Studio album by Midnight Star
- Released: May 5, 1986
- Recorded: 1985–1986
- Studios: QCA Recording Studios and Fifth Floor Studio (Cincinnati, Ohio); Quadrasonic (New York City);
- Genres: R&B; post-disco; dance-pop;
- Length: 45:12
- Labels: SOLAR; Elektra;
- Producers: Reggie Calloway; Midnight Star;

Midnight Star chronology
| Planetary Invasion (1984) | Headlines (1986) | Midnight Star (1988) |

Singles from Headlines
- "Headlines" Released: 1986; "Midas Touch" Released: 1986; "Engine No. 9" Released: 1986;

= Headlines (Midnight Star album) =

Headlines is an album by the R&B group Midnight Star, released in 1986. It was the last album to include the Calloway brothers, who left to form Calloway.
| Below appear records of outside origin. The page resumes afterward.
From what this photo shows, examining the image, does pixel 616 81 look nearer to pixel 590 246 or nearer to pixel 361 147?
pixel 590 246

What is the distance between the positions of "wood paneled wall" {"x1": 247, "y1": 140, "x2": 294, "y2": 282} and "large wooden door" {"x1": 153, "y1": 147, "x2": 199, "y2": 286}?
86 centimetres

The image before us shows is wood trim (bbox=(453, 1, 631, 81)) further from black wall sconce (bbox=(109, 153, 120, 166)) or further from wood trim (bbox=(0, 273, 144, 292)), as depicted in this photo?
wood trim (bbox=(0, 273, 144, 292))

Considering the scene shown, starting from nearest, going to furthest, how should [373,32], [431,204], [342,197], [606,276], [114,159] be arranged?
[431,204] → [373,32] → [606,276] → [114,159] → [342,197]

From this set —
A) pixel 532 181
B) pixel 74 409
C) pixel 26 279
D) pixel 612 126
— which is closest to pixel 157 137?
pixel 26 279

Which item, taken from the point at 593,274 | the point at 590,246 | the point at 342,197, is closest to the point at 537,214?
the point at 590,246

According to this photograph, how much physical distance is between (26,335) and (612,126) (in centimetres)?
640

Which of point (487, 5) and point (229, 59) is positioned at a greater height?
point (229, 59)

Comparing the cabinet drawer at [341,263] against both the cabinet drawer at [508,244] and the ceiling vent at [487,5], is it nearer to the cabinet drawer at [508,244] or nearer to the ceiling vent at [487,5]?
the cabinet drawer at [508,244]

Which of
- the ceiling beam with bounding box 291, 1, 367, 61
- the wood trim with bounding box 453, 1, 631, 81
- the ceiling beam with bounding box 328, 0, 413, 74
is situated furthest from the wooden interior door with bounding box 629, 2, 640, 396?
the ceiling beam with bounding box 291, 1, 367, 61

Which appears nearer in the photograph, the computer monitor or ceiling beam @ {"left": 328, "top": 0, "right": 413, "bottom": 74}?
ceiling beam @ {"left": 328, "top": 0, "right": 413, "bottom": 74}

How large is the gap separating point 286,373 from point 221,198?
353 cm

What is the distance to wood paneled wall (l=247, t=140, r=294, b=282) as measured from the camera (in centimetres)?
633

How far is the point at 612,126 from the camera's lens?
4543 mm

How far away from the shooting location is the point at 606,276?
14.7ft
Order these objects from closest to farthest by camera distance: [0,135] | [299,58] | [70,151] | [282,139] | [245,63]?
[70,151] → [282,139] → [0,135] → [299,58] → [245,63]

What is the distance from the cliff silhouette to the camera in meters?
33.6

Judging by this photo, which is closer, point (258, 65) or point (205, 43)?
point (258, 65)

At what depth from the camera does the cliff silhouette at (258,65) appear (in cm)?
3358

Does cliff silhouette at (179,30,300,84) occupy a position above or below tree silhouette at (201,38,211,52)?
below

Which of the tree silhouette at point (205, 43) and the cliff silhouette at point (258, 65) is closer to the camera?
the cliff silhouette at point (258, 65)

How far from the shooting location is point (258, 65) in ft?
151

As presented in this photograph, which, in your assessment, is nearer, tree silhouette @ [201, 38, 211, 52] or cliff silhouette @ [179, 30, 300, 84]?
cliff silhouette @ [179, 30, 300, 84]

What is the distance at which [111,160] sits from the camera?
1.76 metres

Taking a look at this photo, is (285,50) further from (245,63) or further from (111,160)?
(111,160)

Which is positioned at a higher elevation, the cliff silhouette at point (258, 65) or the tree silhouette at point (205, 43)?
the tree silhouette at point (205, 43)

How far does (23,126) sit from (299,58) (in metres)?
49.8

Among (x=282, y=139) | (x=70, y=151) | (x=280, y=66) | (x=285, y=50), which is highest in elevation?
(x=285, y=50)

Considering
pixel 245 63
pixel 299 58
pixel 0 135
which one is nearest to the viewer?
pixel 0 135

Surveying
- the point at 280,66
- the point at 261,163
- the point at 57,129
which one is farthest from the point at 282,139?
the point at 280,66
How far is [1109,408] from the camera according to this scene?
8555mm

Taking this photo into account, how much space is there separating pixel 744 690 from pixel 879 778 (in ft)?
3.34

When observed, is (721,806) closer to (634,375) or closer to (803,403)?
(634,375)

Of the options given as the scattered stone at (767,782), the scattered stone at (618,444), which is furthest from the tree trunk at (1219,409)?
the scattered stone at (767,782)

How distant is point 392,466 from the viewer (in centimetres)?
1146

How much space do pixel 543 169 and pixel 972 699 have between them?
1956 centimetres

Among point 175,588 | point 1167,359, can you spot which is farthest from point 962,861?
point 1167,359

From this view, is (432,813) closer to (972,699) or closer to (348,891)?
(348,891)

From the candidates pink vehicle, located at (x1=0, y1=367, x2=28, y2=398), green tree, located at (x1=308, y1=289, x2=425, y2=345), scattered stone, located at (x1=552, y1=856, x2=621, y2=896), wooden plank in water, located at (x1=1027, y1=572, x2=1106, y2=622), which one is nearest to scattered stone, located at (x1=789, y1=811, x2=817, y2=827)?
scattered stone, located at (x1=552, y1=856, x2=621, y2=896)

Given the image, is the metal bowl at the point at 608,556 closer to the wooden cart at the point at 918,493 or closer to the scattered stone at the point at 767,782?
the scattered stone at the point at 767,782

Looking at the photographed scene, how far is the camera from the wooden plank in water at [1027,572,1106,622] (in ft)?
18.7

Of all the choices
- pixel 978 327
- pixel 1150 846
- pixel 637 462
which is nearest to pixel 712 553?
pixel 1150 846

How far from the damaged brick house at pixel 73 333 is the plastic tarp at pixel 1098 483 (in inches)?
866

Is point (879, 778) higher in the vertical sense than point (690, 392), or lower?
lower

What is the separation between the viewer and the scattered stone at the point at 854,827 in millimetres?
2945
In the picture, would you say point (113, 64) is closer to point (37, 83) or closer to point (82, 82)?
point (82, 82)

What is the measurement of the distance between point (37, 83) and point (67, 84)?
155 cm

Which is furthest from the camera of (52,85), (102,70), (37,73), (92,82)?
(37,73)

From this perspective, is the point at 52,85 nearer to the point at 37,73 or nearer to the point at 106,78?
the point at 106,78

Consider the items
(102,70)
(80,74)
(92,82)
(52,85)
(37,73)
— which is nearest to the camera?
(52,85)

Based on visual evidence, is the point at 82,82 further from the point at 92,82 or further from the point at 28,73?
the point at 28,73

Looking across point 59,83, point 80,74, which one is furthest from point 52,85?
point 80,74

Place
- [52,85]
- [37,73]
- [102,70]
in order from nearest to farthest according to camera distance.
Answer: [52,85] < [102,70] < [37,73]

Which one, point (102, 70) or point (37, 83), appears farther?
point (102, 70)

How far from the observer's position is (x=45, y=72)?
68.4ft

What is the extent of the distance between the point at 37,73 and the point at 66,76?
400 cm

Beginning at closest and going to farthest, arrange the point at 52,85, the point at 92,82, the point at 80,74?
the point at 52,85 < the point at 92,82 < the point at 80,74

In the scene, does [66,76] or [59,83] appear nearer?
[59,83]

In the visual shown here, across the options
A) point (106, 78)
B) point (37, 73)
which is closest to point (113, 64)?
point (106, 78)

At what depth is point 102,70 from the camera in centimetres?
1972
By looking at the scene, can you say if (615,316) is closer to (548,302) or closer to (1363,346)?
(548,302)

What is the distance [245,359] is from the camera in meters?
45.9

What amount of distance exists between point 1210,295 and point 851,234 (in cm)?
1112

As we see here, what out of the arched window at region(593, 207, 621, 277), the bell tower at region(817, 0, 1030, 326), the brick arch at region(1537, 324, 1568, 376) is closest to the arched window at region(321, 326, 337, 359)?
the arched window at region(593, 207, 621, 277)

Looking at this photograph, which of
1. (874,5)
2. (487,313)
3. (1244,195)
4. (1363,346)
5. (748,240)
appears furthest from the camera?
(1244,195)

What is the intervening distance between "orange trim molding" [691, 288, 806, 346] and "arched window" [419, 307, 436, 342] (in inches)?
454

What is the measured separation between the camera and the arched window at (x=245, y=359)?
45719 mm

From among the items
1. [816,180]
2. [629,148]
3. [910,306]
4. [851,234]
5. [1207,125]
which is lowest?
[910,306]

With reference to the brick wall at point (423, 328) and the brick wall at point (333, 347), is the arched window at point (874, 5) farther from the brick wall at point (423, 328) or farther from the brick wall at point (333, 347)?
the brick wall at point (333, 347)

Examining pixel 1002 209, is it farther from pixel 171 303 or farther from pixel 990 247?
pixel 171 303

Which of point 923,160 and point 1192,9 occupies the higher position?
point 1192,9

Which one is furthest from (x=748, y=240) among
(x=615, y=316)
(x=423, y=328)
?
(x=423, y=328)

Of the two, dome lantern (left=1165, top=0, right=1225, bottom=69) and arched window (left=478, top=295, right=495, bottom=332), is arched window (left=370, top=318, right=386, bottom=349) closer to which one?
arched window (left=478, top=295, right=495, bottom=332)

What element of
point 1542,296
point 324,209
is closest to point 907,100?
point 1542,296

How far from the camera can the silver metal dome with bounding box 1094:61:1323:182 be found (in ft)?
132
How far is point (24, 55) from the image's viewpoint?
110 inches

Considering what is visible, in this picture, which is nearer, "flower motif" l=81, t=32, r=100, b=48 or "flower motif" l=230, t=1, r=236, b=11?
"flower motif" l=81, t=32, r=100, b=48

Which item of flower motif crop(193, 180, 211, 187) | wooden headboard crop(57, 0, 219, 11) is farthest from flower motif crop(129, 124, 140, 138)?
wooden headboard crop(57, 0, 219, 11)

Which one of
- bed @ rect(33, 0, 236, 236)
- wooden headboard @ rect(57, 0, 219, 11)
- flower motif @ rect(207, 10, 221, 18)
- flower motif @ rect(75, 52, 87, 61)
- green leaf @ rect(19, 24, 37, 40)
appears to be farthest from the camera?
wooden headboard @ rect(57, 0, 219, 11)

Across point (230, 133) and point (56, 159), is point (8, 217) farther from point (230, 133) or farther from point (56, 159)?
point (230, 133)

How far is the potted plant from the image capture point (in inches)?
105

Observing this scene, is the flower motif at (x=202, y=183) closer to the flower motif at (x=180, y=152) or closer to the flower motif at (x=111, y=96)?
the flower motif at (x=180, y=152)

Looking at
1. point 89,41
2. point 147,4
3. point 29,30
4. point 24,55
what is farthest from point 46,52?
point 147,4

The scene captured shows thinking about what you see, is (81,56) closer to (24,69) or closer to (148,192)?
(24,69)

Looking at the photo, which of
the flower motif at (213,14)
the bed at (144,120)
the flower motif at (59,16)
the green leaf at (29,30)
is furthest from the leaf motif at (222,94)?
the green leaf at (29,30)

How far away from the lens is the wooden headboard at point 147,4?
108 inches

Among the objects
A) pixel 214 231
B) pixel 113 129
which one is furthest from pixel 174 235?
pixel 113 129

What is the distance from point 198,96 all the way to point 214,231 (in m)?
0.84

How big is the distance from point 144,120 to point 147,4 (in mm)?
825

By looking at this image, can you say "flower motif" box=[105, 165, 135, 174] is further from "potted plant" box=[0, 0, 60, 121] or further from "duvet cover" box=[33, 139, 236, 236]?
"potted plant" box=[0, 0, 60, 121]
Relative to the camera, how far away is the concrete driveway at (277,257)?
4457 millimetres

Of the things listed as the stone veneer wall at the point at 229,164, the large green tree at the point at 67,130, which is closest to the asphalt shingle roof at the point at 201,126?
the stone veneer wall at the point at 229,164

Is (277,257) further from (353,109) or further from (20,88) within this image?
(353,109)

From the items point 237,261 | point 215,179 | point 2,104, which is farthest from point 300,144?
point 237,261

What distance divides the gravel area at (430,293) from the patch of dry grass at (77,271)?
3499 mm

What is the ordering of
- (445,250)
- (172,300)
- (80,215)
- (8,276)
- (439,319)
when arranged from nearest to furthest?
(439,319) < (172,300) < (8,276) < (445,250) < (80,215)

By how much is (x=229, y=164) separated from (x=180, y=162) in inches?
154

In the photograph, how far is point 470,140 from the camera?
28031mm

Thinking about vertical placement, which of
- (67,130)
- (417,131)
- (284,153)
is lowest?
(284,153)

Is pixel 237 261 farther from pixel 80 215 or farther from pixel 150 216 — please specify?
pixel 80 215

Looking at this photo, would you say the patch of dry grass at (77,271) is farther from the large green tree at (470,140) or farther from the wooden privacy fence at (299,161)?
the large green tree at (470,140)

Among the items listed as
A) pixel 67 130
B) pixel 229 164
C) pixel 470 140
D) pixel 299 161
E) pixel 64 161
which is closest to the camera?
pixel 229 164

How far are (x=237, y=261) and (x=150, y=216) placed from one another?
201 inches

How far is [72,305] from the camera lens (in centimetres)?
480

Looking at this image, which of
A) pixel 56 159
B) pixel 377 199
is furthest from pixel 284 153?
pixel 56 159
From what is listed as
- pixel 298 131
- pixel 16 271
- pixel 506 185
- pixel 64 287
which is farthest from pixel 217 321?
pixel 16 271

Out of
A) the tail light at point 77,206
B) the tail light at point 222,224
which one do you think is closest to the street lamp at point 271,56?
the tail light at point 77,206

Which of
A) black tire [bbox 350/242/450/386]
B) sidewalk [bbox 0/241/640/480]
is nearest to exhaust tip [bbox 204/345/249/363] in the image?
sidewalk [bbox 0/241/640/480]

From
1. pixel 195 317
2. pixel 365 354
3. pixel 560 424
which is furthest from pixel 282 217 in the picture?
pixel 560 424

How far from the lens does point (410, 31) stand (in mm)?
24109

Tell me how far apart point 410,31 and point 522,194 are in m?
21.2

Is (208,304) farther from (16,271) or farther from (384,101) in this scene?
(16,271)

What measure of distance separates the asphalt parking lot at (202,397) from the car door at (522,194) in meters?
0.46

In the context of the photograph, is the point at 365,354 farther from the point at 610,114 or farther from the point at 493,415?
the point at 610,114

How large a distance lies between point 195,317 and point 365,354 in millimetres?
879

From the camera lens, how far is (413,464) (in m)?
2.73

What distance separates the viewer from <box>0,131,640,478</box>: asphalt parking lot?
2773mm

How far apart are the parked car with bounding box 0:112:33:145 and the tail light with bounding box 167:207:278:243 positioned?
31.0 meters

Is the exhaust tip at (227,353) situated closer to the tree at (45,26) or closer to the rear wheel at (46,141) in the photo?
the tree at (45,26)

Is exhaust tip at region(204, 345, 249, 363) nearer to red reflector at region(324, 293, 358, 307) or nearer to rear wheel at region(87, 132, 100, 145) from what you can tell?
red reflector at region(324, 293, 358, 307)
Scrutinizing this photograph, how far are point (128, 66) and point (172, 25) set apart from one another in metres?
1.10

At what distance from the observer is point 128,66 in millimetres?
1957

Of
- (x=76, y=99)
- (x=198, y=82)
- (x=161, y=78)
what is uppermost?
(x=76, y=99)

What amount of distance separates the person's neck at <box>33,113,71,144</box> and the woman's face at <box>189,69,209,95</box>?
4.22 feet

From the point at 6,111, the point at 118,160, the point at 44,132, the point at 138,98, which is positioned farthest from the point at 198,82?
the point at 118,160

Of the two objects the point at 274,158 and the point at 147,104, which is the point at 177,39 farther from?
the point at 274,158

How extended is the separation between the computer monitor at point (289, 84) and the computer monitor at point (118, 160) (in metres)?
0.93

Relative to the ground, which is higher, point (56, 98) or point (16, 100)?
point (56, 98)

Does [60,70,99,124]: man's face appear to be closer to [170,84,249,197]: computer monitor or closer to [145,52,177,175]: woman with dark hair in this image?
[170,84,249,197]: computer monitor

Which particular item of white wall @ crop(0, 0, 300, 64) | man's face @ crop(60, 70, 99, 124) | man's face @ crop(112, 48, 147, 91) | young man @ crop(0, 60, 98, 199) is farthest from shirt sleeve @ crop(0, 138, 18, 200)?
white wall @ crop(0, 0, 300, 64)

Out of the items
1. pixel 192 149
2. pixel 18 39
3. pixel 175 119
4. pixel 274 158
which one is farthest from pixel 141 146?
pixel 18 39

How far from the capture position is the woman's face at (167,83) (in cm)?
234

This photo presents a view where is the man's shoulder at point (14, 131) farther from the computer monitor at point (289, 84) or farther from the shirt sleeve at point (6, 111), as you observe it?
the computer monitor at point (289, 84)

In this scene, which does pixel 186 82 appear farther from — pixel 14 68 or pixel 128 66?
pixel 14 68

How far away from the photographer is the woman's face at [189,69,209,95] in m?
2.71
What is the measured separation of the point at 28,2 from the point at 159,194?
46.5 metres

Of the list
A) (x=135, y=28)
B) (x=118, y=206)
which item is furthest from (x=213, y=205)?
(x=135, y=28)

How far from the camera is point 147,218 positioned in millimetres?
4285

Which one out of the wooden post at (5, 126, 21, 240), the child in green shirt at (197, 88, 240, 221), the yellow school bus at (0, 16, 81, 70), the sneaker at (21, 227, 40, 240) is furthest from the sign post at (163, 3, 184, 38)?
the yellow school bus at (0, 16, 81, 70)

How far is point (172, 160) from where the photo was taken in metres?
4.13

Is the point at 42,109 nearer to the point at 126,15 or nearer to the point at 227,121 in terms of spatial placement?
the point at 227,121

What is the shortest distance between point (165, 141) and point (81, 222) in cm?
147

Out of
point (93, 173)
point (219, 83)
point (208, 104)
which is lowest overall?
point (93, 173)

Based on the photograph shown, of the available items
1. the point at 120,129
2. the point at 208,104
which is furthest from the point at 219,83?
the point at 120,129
The album peaked at No. 42 on the UK Albums Chart.

==Critical reception==

The Los Angeles Times wrote that "there isn't enough heavyweight material here ... These kind of 'Headlines' only rate a cursory scan." The Ottawa Citizen thought that "the sultry voice of Belinda Lipscomb on two slow dancers, 'Searching for Love' and 'Stay Here by My Side', make Headlines a complete and solid effort from Midnight Star."

Professional ratings
Review scores
| Source | Rating |
| AllMusic | Star Half star |

==Commercial performance==
The album was certified gold on August 25, 1986.

==Track listing==
1. "Headlines" – 7:49 (Belinda Lipscomb, Bill Simmons, Bobby Lovelace, Melvin Gentry, Reggie Calloway, Vincent Calloway)
2. "Midas Touch" – 5:00 (Bo Watson, June Watson-Williams)
3. "Stay Here by My Side" – 4:40 (Simmons)
4. "Close to Midnight" – 4:33 (Watson, M. Gentry, Karen Gentry)
5. "Get Dressed" – 4:58 (Lipscomb, Watson, Watson-Williams, M. Gentry)
6. "Engine No. 9" – 5:23 (Lovelace, K. Gentry, M. Gentry)
7. "Close Encounter" – 4:20 (Lipscomb, Simmons, R. Calloway, V. Calloway)
8. "Dead End" – 4:24 (Lipscomb, Watson, R. Calloway, V. Calloway)
9. "Searching for Love" – 5:01 (Lipscomb, Watson)

==Personnel==
===Midnight Star===
- Belinda Lipscomb: Vocals
- Bo Watson: Vocals, keyboards, synth programming
- Melvin Gentry: Lead guitar, percussion, backing vocals
- Jeff Cooper: Rhythm guitar, synth programming
- Kenneth Gant: Bass guitar, vocals
- Bill Simmons: Saxophone, keyboards, synth programming
- Reggie Calloway: Keyboards, trumpet, flute, vocals
- Vincent Calloway: Keyboards, trumpet, trombone, vocoder
- Bobby Lovelace: Drums, drum programming, percussion

===Additional personnel===
- Marcus Miller: Bass on track 6

==Charts==

===Weekly charts===

| Chart (1986) | Peak position |
|---|---|
| US Billboard 200 | 56 |
| US Top R&B/Hip-Hop Albums (Billboard) | 7 |

===Year-end charts===

| Chart (1986) | Position |
|---|---|
| US Top R&B/Hip-Hop Albums (Billboard) | 34 |

===Singles===

Title: Year; Chart positions
US: US R&B; US Dance
"Headlines": 1986; 69; 3; 34
"Midas Touch": 42; 7; —
"Engine No. 9": —; 11; —

==Certifications==

| Region | Certification | Certified units/sales |
| United States (RIAA) | Gold | 500,000^{^} |
^{^} Shipments figures based on certification alone.